■ WRITTEN TASK 1: List the levels at which, according to the Battlemaster guide below, the Battlemaster learns two more maneuvers.
■ WRITTEN TASK 2: Extend the Battlemaster guide below, picking up right after its final sentence.
** Start TEXT SECTION **
The Player’s Handbook introduced three Fighter archetypes, and one of them seems like it’d be more at home in a supplement book. The Battlemaster looked at the Champion and decided that it was done with the Fighter’s normal MO. They are leaders on the battlefield, and view it as an almost mathematical puzzle. Enemies that they see are simply obstacles that can be overcome with creativity and guile. Historians, musicians, and artists clamber around this roll, and become well-rounded fighters of incredible ability. Can dungeons be viewed in the same light as the battlefield? Let’s find out in our Battlemaster 5e Guide.
Perfect Your Strikes: Battlemaster 5E
The Battlemaster attempts to inject some casting finesse into the Fighter class without making them casters. Reliant on the Attack action, most Battlemasters become frontline DPS or Defender roles. Even Defenders get great damage out of their Combat Superiority ability, and the Fighter becomes a really good source of crowd control. Unfortunately, Combat Superiority doesn’t scale too well with multiple attacks for this fighter subclass, and the ability is balanced out by a lot of mediocre stuff.
This is the bread-and-butter of the Battlemaster, the whole reason you took this class. It’s pretty great! You start with 3 Maneuvers, and learn two more at 7th, 10th, and 15th levels, for a total of 9. Also, you can also replace old maneuvers (great if you find artifacts and want to synergize things!).
** End TEXT SECTION **
** Start LISTED RECORDS **
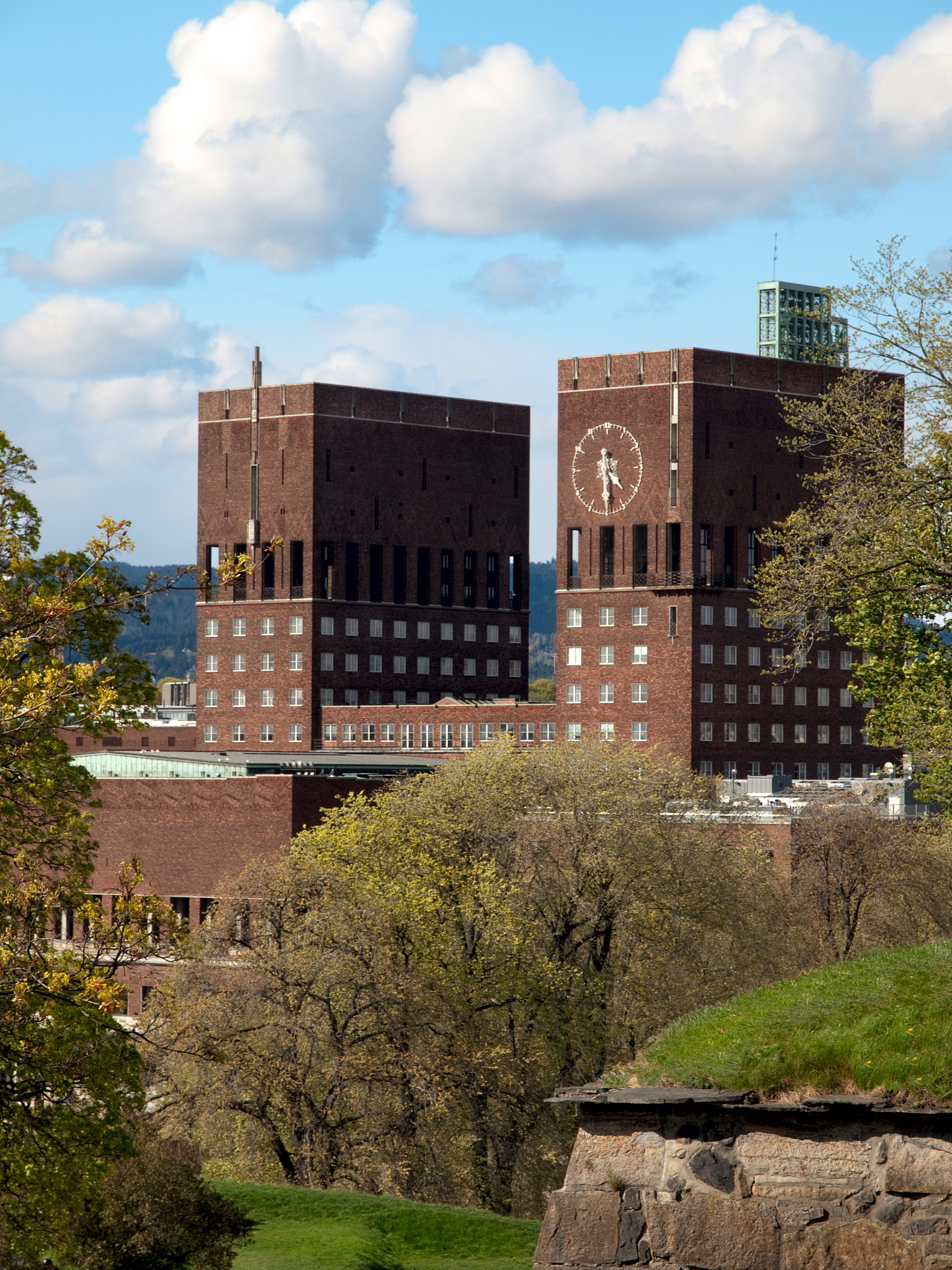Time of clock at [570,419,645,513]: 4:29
** End LISTED RECORDS **
** Start LISTED RECORDS **
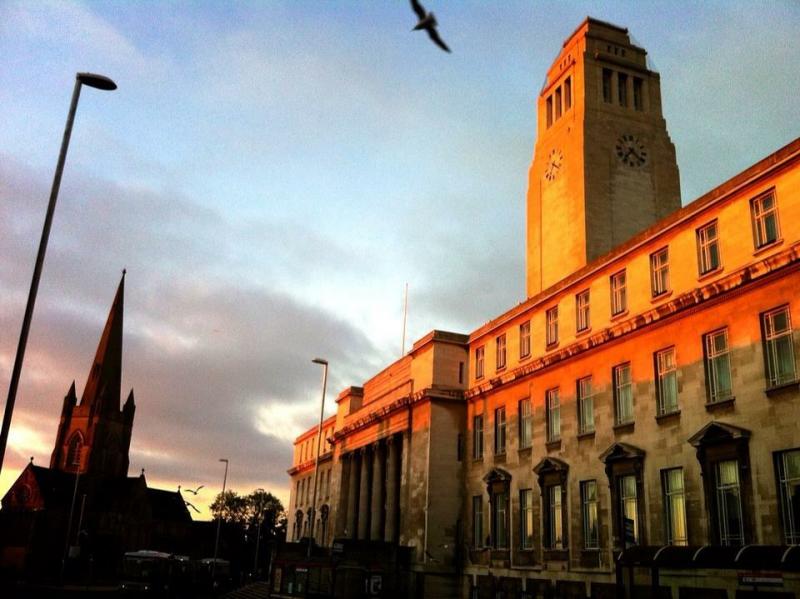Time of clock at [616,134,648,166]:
** End LISTED RECORDS **
■ TASK RESULT 1: 7th, 10th, and 15th

■ TASK RESULT 2:
You use Superiority Dice in order to use a Maneuver; you start with four d8s in your pool, and regain all of them on a short rest. At level 7 and 15, you gain another one, for a total of 6 dice.
Some Maneuvers ask for a save. If so, you use either Strength or Dexterity (up to you) on top of the normal 8 + proficiency.
The Maneuvers are listed below.
- Commander’s Strike: Not a bad option. If your Barbarian is raging, then their attack will likely hit harder than one of your weapon attacks. And if you have a Rogue, this can allow them to get two Sneak Attacks in a round, since Sneak Attack is turn-oriented. Make sure your party comp can support this.
- Disarming Attack: Pretty great against humanoid opponents; it can completely negate an enemy’s turn. Make sure to coordinate with allies and have them kick the weapon away.
- Distracting Strike: Combining a Help action into an Attack. Great, efficient action economy. If you have heavy hitters or a Rogue, this is almost a must-have.
- Evasive Footwork: This theoretically lets you save an Action to avoid Disengaging. However, similar to Bard colleges like Valor, you could roll a 1. That means you’re only adding 1 to your AC against the free attack your opponent is making. Risky. You’re better off using the Disengage action and saving your dice. Or using Pushing Attack to just make the enemy not be there anymore.
- Feinting Attack: This gives you advantage as a Bonus action. Fighters don’t really need advantage, since they swing so many times by level 11. Still, getting that advantage can be useful for increasing your damage potential, especially with the Great Weapon Master feat. One of the best options, in general.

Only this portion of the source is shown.